Uncertain prospects


THE TIMES WE LIVED IN:IT WAS A Dazzling Prospect right enough: a new play from the popular Irish writer Molly Keane, with two of the best-known names in the British entertainment business among the cast. But this publicity shot, taken at Dublin’s Olympia Theatre in the spring of 1961, somehow suggests, not a Dazzling Prospect, but a Dodgy Proposition.

Keane, in the centre of the picture, looks frail and pale. To the left of the frame Margaret Rutherford stares sleepily at the camera, looking as if she’s about to doze off at any moment. Sir John Gielgud, flanked by the play’s co-author, John Perry (left), and director, Richard Leech (right), clutches a glass of something far too small – which may explain why he appears to be on the point of running away. Leech offers a manic baring of teeth. Only Perry, hand on hip, appears halfway normal.

In fairness, Rutherford – darling of many a big-screen classic comedy caper in the company of Norman Wisdom, Donald Sinden and Peter Sellers – always looks pretty much the same, whether she’s cycling around the Kent countryside in Blithe Spirit, cape billowing behind her, or sleuthing as Miss Marple, which is how we mostly remember her today.

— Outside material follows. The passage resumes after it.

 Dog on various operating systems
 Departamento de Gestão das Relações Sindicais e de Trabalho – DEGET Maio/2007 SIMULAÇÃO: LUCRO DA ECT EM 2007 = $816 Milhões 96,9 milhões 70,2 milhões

What people who tune in to reruns of those early Marples on satellite TV probably don’t know is that Rutherford had a life so extraordinary that even Agatha Christie wouldn’t have dared put it into fictional form.

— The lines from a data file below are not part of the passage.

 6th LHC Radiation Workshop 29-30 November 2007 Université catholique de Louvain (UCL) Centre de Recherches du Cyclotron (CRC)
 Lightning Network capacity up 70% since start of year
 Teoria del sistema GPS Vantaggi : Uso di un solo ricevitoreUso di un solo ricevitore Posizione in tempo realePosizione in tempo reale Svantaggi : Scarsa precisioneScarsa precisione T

Her father – William Benn, whose brother John was Tony Benn’s grandfather – murdered her grandfather. Young Margaret took her mother’s name and was brought up by an aunt. To carve a hugely successful stage and screen career out of such inauspicious beginnings – and with such unpromising looks into the bargain – was a remarkable achievement.

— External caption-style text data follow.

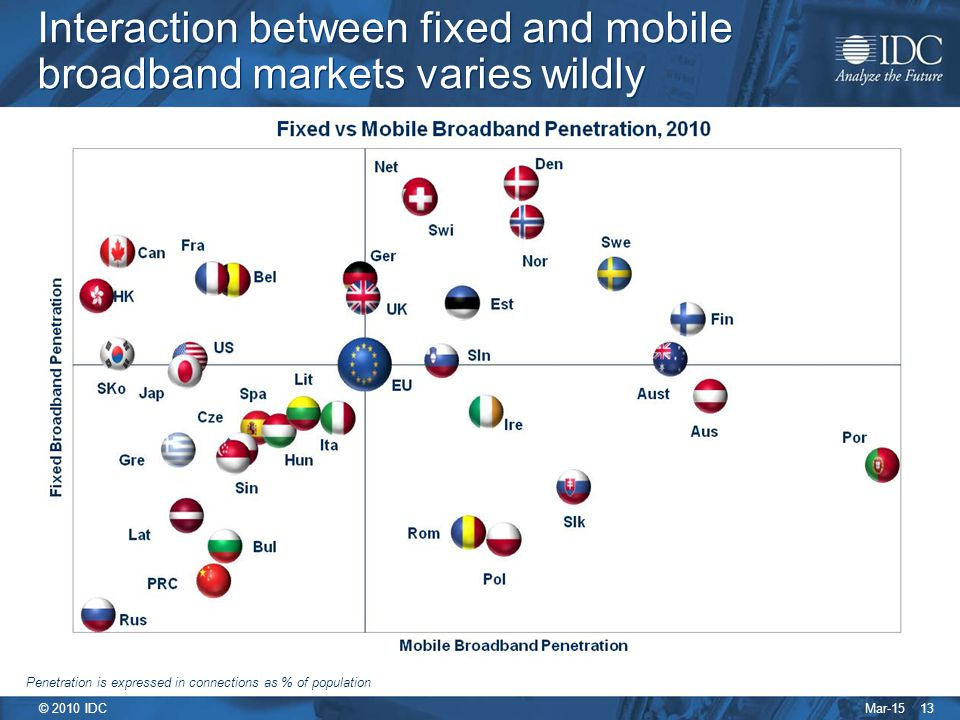 Mar-15 © 2010 IDC 13 Interaction between fixed and mobile broadband markets varies wildly Penetration is expressed in connections as % of population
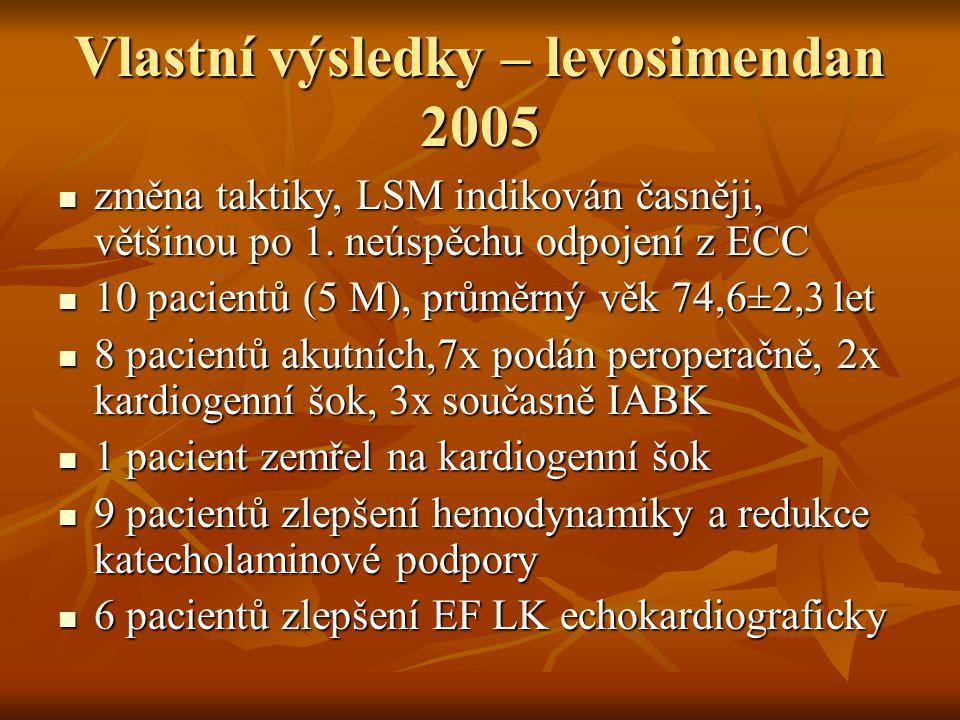 Vlastní výsledky – levosimendan 2005 změna taktiky, LSM indikován časněji, většinou po 1. neúspěchu odpojení z ECC změna taktiky, LSM indikován časněj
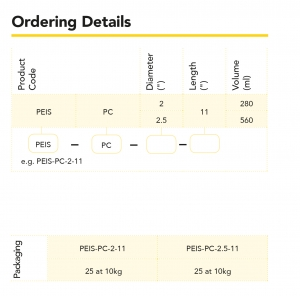 SPECTRUM_Ordering details_PEIS-PC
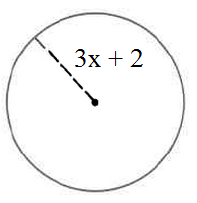 Find the area of circle given polynomials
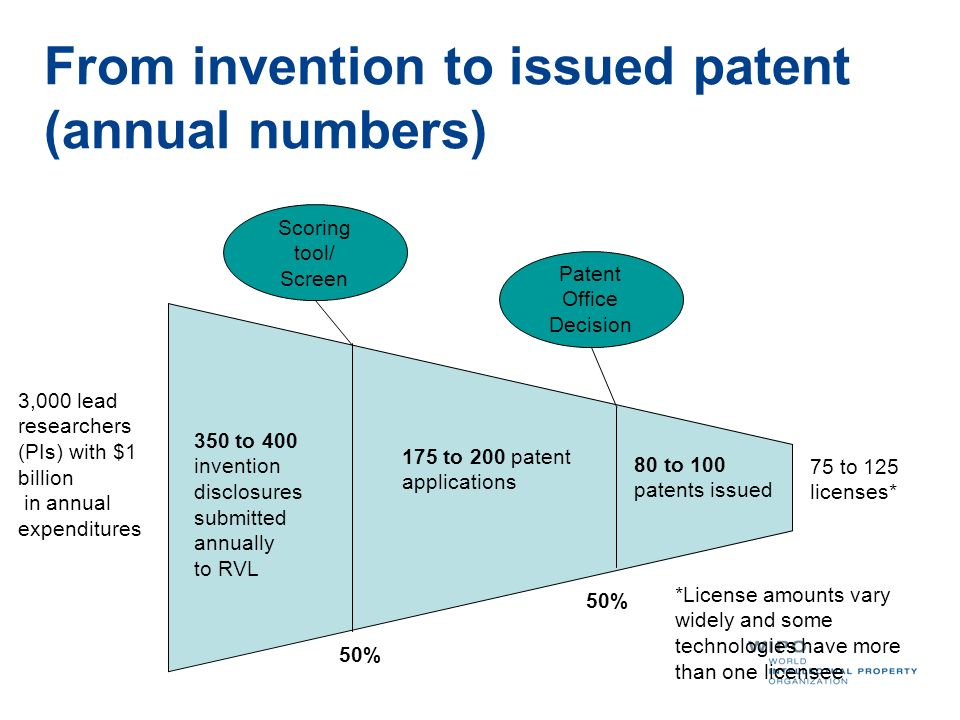 From invention to issued patent (annual numbers)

Although it moved from the Olympia to London for a run at the Globe Theatre, Dazzling Prospect wasn’t Rutherford’s finest hour. Our rather glum photograph proved prescient; critics gave the play such a savaging that Keane didn’t write another word for decades. Rutherford kept working for another six years. She was diagnosed with Alzheimer’s disease and died in 1972, aged 80.